Ce pays est au cœur de la stratégie nord-atlantique, à la fois pour déstabiliser la puissance russe et pour contrôler le pétrole et le gaz dans la région, entravant également les progrès économiques chinois dans son nouveau projet de route de la soie. Le conflit que l'on peut voir est la manifestation même de la logique traditionnelle et bien connue de l'impérialisme, désormais sous le contrôle de grandes sociétés transnationales, qui sont venues contrôler les États.
Malheureusement, c'est par la violence que le capitalisme en tant que phénomène européen, apparu en Europe, s'étend et garantit son hégémonie en tant que système mondial d'accumulation du capital et d'extraction de la plus-value. La violence fait partie intégrante de sa nature. Avec le déroulement de la crise actuelle, peut-être ce (dés)ordre mondial guerrier touche-t-il à sa fin.[I]
* Rubens R. Sawaya est professeur au département d'économie de la PUC-SP et auteur de Développement subordonné : capital transnational dans le processus d'accumulation de l'Amérique latine et du Brésil (Barbue/Haymarket).
Références
ANDERSON, P. (2015) La politique étrangère américaine et ses théoriciens. Boitempo.

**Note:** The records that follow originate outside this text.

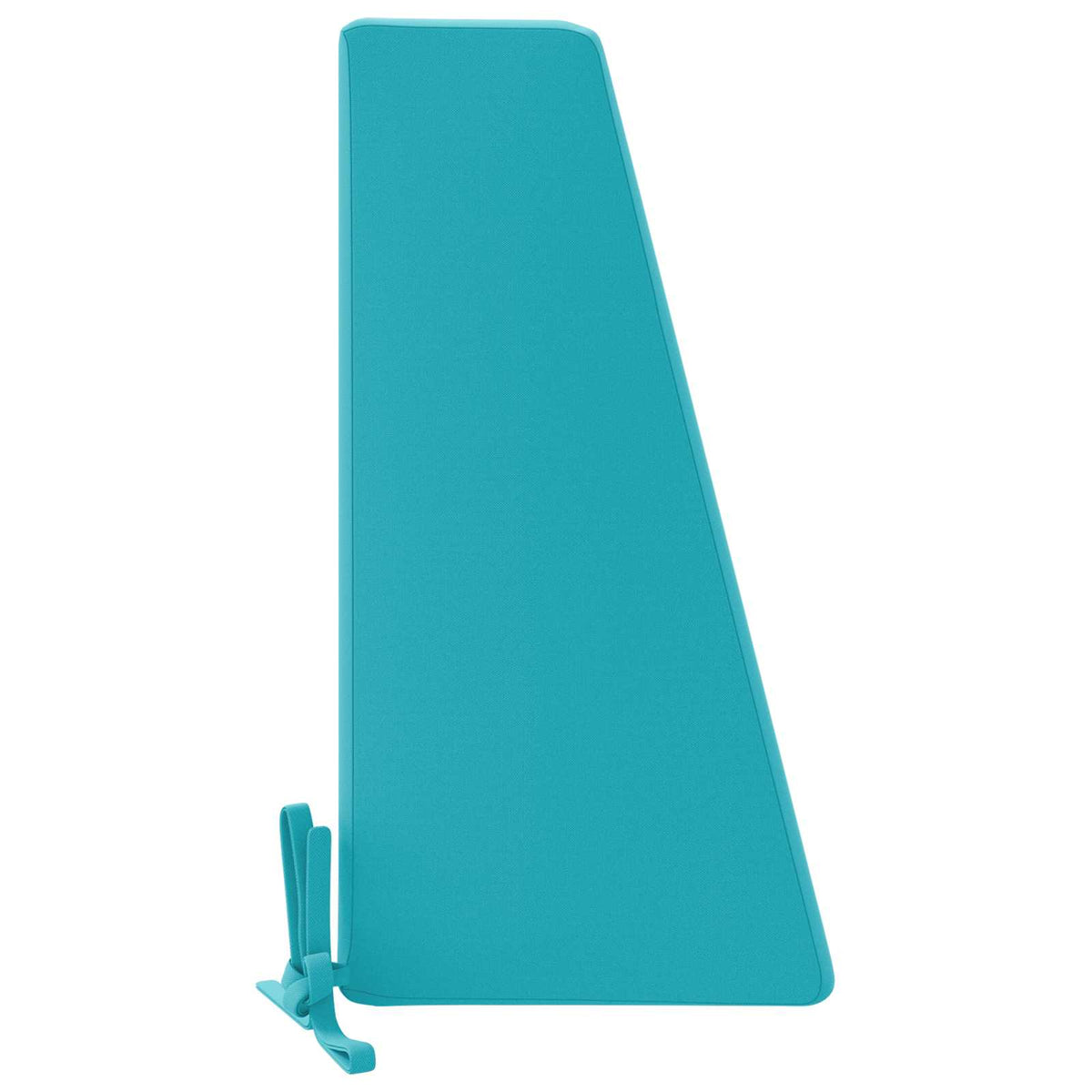 vidaXL Back Cushion SOEST 100% Polyester Turquoise 120 x 20 x 40 cm 5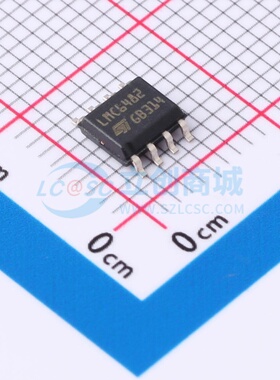 运算放大器 LMC6482IDT SOP-8 意法半导体芯片 电子元件原装正品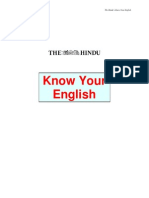 34188629 Know Your English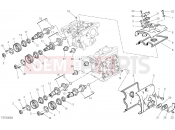 DUCATI 2020 Monster 821 Stealth CYLINDER HEAD : TIMING SYSTEM [MOD:M821STEA]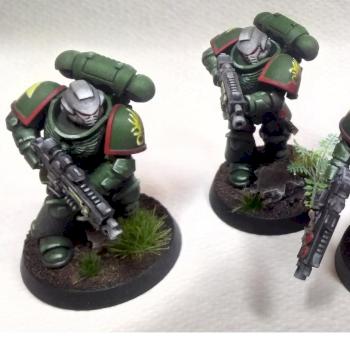 Intercessors of the 3rd REI by -hwk-
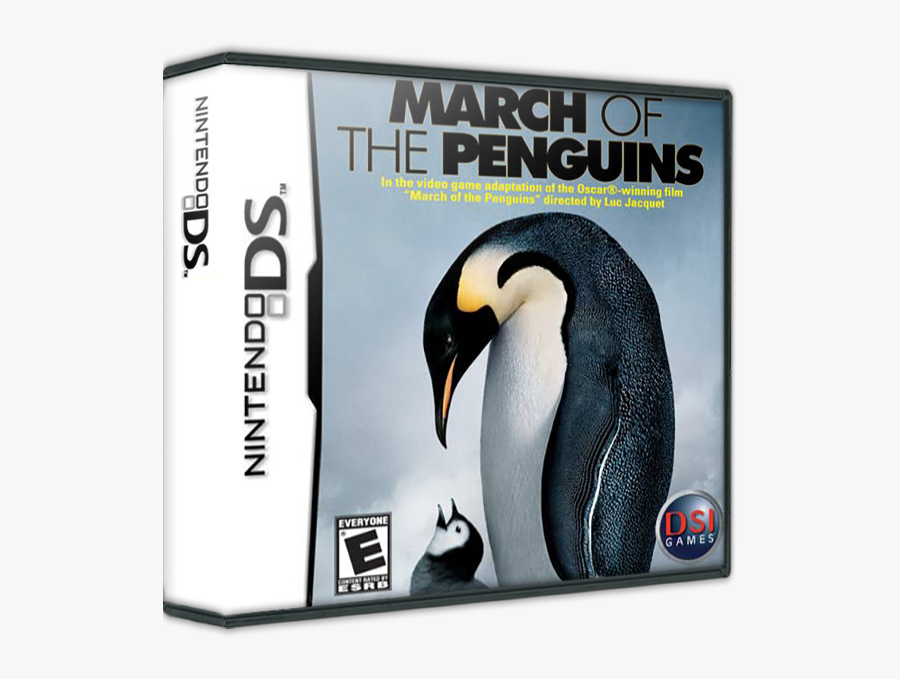 March Of The Penguins - March Of The Penguins Movie Poster, Transparent Clipart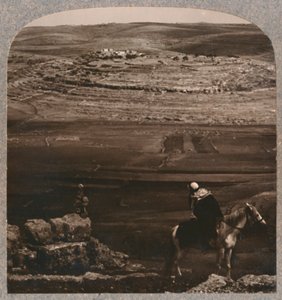 米兹佩（Mizpeh），与雅各布斯（Jacobs Pllar）的石碑，约c1900 作者 不明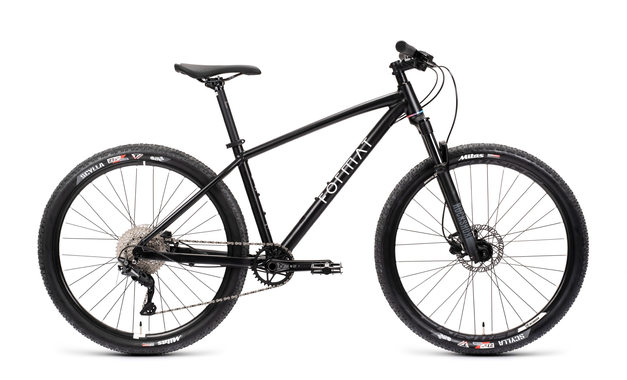 Велосипед FORMAT 1212 29 2023 черный матовый, размер L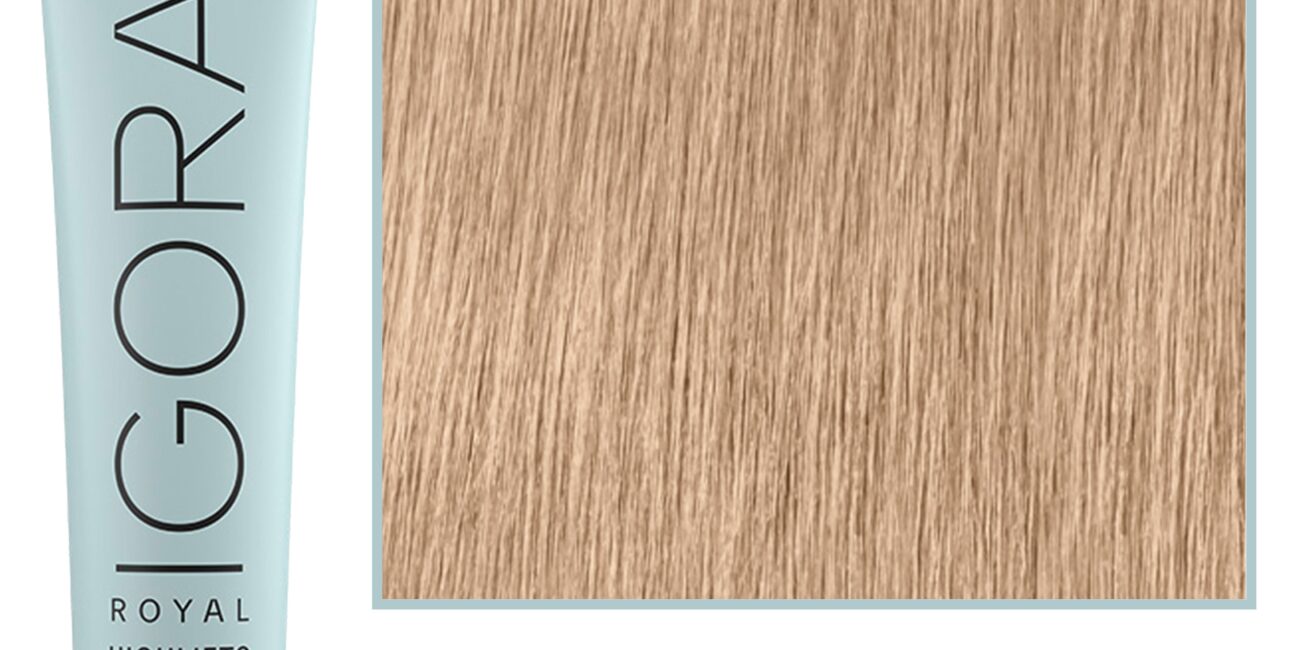 Schwarzkopf Professional Igora Royal Highlifts - farba do włosów o rozjaśniającej formule, 60ml 10-19 | Ultra Blond Cendre Fioletowy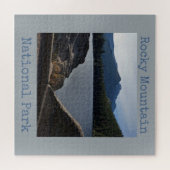 Puzzle Parc national Rocky Mountain Bear Lake Jigsaw Puzz (Horizontal)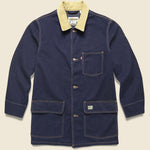 Cypress Chore Coat - Dark Indigo Rinse - Levis Premium - STAG Provisions - Outerwear - Coat / Jacket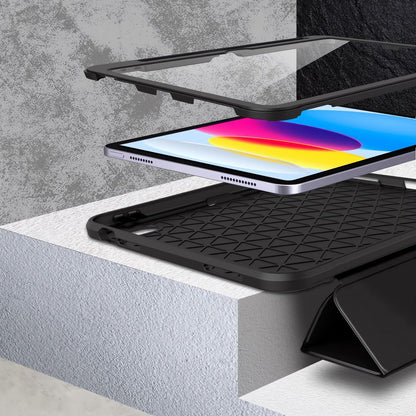 Pouzdro pro Apple iPad (2025) / iPad (2022), Tech-Protect, Endurance, Černá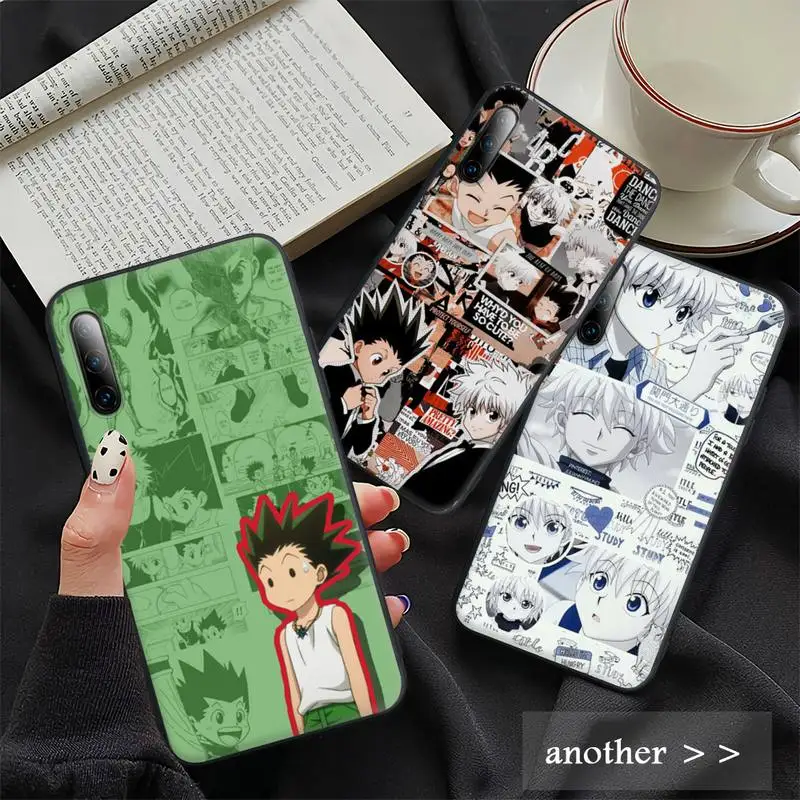 Силиконовый чехол Killua Zoldyck Gon Freecss HXH для телефона Redmi S2 4X 5 5A Plus 6 6A 7 7A 8 8A 9 9A |
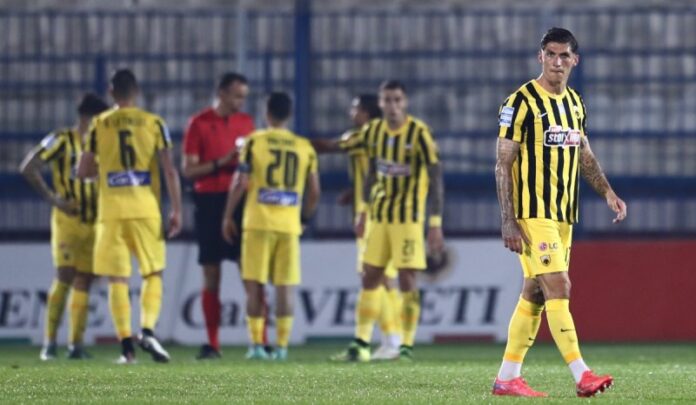 Super League: «Πέταξε» βαθμούς στη Ριζούπολη η ΑΕΚ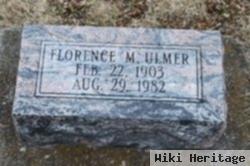 Florence M Ulmer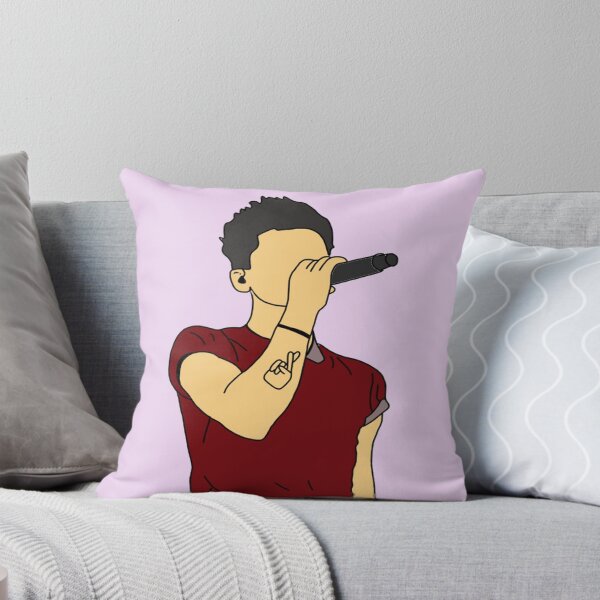 Item preview, Zayn Malik Micrófono de dibujos animados (morado) designed and sold by egdesign.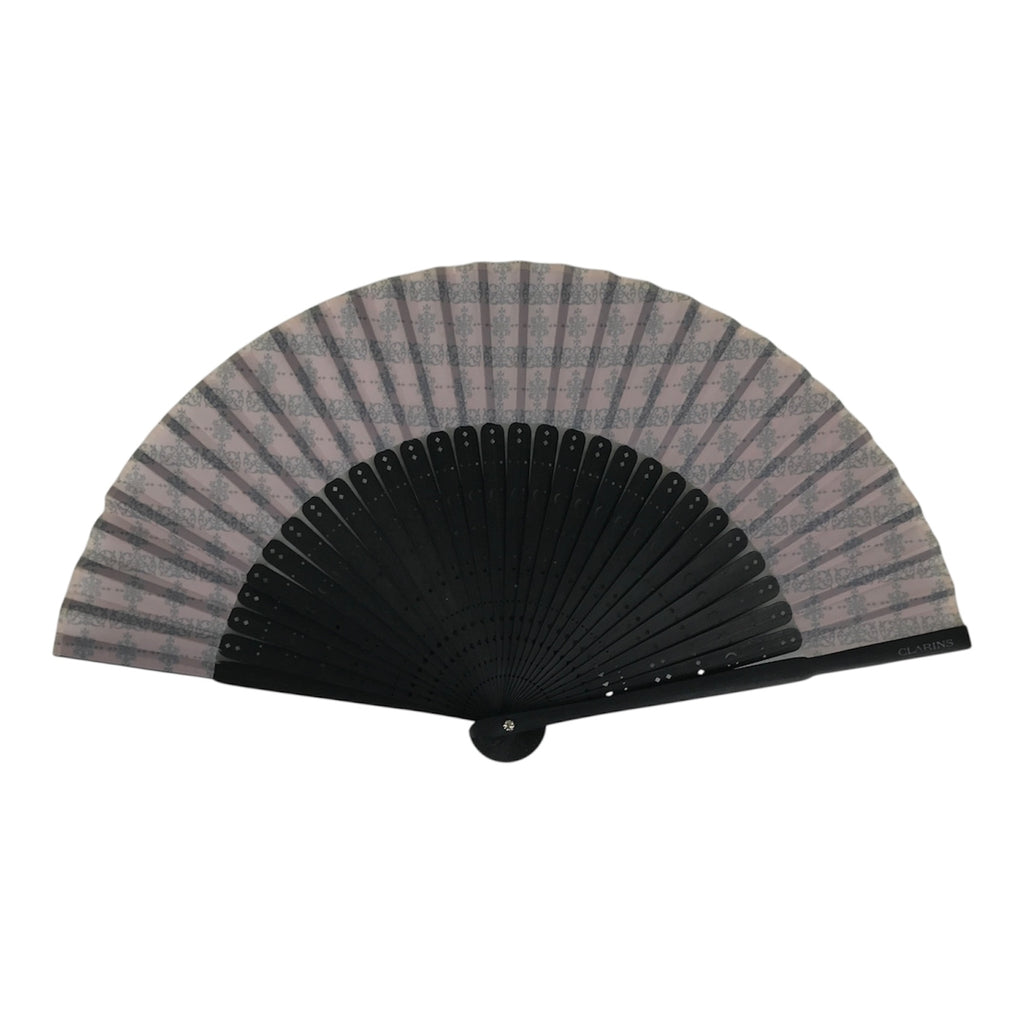 小物 traditionalwhetherwearFOLDINGBAMBOOMINI Vintage Japanese Folding Fan: Elegant Pink Design | chidorivintage.com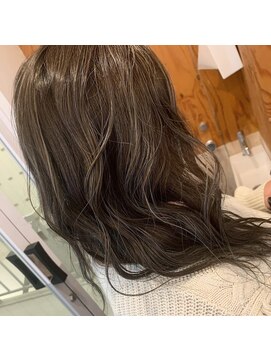 エン(En,) ハイライト☆ケアカラー☆オージュア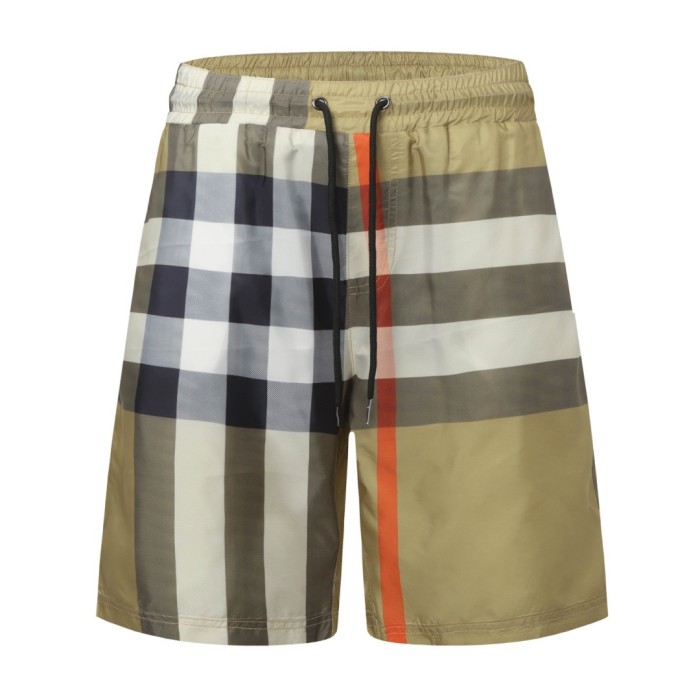Burberry Men's Guildes Vintage Check Swim Shorts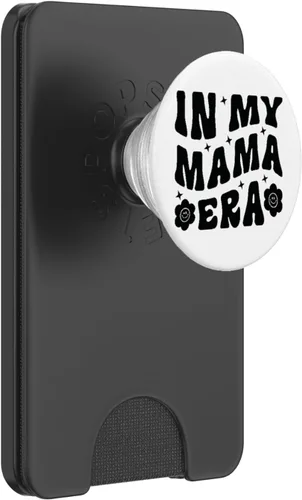 Vista 8 de PopGrip intercambiable In My Mama Era PopSockets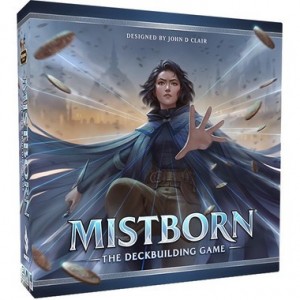 Brotherwise Games Mistborn Deckbuilding Game (EN)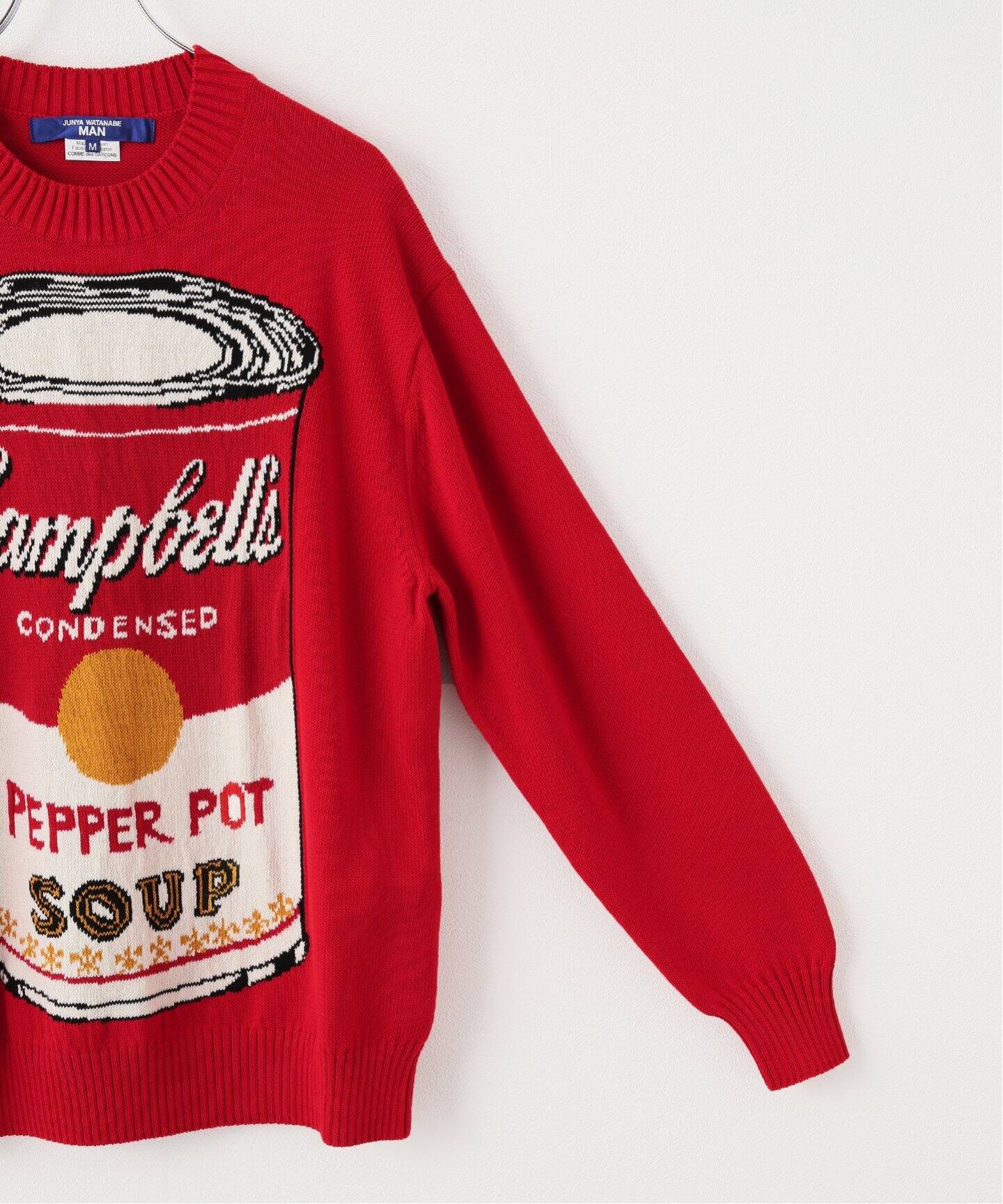 JUNYA WATANABE MAN/ジュンヤワタナベマン】Andy Warhol Knit（ニット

CARROLL, WK (2010). La fabrique d'une classe capitaliste transnationale : le pouvoir des entreprises au 21st siècle. Livres Zed.
CHOMSKY, N. (2009) États défaillants, abus de pouvoir et atteinte à la démocratie. Bertrand Brésil.
En ligneCHOMSKY, N. (2017). Qui dirige le monde? Revoir.
En ligneFRANKOPAN, P. (2019). Le cœur du monde : une nouvelle histoire universelle depuis la route de la soie, la rencontre de l'orient avec l'occident. Revoir.
En ligneHarvey, D. (2003). Le nouvel impérialisme. Éditions Loyola.
En ligneHOBSBAWN, E. (1995). L'âge des extrêmes, le court vingtième siècle 1914-1991. Co. de Lettres.
LÉNINE, VI (1987 [1917]). L'impérialisme, stade suprême du capitalisme. Global.
LUXEMBOURG. R. (1983 [1912]). Accumulation de capital. Zahar.
MONIZ BANDEIRA, LA (2013). La seconde guerre froide, la géopolitique et la dimension stratégique des États-Unis : des rébellions en Eurasie à l'Afrique du Nord et au Moyen-Orient. Civilisation Brésilienne.
SCHOUTZ, L. (1998). États-Unis : puissance et soumission, une histoire de la politique américaine envers l'Amérique latine. Éduc.
En ligneSKLAIR, L. (2001). La classe capitaliste transnationale. Blackwell.
Note
[I] Merci pour l'avis de Thaís Nicoleti de Camargo.